Records of scene-based questions:
══════════════════════════════

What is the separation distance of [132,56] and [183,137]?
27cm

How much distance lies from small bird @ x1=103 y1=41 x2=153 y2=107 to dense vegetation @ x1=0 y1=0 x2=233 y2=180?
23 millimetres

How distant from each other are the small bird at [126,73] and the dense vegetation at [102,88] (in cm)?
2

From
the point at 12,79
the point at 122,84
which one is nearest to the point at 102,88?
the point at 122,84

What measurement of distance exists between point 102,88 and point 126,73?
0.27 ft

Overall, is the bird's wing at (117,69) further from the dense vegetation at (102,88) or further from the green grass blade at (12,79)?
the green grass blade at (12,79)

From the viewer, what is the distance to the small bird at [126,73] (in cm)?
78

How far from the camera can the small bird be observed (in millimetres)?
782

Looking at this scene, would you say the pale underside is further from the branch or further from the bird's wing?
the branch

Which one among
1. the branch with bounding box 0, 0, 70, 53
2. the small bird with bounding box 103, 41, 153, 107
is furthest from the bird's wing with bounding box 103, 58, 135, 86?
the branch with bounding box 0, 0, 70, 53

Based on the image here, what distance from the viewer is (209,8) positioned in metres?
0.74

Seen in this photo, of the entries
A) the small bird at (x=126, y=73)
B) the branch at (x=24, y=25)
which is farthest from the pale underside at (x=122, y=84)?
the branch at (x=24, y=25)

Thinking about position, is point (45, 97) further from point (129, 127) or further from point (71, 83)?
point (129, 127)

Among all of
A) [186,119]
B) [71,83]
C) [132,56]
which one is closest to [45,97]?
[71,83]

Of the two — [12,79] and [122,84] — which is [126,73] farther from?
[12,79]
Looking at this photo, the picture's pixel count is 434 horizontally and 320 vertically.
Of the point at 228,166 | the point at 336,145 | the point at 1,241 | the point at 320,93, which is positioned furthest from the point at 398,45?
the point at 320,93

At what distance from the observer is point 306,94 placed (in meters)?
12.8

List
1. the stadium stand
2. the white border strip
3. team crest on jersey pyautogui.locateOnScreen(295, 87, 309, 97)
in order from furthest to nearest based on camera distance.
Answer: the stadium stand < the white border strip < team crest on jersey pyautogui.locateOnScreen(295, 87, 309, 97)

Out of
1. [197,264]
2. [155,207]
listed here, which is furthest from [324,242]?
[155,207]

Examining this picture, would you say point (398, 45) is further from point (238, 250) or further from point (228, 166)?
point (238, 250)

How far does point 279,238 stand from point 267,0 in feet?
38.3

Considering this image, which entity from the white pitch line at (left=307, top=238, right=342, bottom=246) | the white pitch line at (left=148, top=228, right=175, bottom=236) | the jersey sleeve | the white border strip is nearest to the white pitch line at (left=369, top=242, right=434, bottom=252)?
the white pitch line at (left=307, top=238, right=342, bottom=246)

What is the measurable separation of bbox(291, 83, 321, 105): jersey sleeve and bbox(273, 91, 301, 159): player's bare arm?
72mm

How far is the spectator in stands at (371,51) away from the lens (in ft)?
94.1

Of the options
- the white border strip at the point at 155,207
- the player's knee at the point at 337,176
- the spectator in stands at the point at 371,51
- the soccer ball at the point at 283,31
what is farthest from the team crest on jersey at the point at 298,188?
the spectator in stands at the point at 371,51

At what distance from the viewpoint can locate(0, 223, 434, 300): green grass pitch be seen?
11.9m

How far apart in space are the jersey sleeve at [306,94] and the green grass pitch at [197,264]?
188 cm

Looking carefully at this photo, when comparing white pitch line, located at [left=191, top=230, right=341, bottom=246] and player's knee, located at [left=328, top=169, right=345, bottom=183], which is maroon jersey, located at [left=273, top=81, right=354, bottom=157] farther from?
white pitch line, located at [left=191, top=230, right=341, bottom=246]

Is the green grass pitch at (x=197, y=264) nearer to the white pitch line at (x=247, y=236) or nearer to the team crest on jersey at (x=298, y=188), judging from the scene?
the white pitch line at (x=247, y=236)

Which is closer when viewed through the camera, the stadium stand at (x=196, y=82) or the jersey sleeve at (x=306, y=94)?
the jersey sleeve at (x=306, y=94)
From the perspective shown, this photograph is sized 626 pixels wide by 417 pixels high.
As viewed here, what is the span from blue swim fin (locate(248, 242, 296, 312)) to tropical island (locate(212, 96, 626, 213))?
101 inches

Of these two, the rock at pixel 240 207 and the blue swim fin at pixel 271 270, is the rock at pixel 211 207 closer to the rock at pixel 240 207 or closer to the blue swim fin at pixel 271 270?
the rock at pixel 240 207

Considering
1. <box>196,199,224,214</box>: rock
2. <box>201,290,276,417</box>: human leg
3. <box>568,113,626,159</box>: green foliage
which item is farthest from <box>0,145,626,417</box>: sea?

══════════════════════════════

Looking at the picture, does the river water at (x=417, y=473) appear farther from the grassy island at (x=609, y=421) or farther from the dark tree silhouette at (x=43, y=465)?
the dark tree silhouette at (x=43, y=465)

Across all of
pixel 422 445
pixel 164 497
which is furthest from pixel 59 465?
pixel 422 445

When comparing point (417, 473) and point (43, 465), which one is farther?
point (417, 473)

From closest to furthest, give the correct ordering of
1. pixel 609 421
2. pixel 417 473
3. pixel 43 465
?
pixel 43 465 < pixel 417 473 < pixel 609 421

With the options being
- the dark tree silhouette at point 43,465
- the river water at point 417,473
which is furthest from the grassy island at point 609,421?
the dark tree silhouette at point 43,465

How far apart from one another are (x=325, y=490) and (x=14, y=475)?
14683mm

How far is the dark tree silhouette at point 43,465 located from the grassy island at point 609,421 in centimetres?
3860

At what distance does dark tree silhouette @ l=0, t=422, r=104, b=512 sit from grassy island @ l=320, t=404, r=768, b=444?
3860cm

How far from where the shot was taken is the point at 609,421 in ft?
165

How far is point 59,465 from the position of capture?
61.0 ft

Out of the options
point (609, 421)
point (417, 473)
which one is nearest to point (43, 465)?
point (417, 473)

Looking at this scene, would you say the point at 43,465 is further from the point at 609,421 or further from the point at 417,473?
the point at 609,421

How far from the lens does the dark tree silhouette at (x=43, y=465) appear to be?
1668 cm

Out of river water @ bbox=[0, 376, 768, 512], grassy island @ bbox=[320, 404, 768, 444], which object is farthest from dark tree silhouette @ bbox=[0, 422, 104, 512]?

══════════════════════════════

*JOB*
Copy the records between the line holding "How far is the dark" and the line holding "Out of river", inclusive, keeping them identical to the original.

*REPLY*
How far is the dark tree silhouette at point 43,465 located from the grassy island at point 609,421 in centimetres?
3860

At what distance does dark tree silhouette @ l=0, t=422, r=104, b=512 sit from grassy island @ l=320, t=404, r=768, b=444?
3860cm

How far from where the shot was taken is the point at 609,421 in ft?
165

How far is point 59,465 from the position of capture?
61.0 ft

Out of the options
point (609, 421)
point (417, 473)
which one is nearest to point (43, 465)?
point (417, 473)

Looking at this scene, would you say the point at 43,465 is further from the point at 609,421 or further from the point at 417,473?
the point at 609,421

How far from the lens does the dark tree silhouette at (x=43, y=465) appear to be?
1668 cm

Out of river water @ bbox=[0, 376, 768, 512], grassy island @ bbox=[320, 404, 768, 444], which object is farthest from dark tree silhouette @ bbox=[0, 422, 104, 512]?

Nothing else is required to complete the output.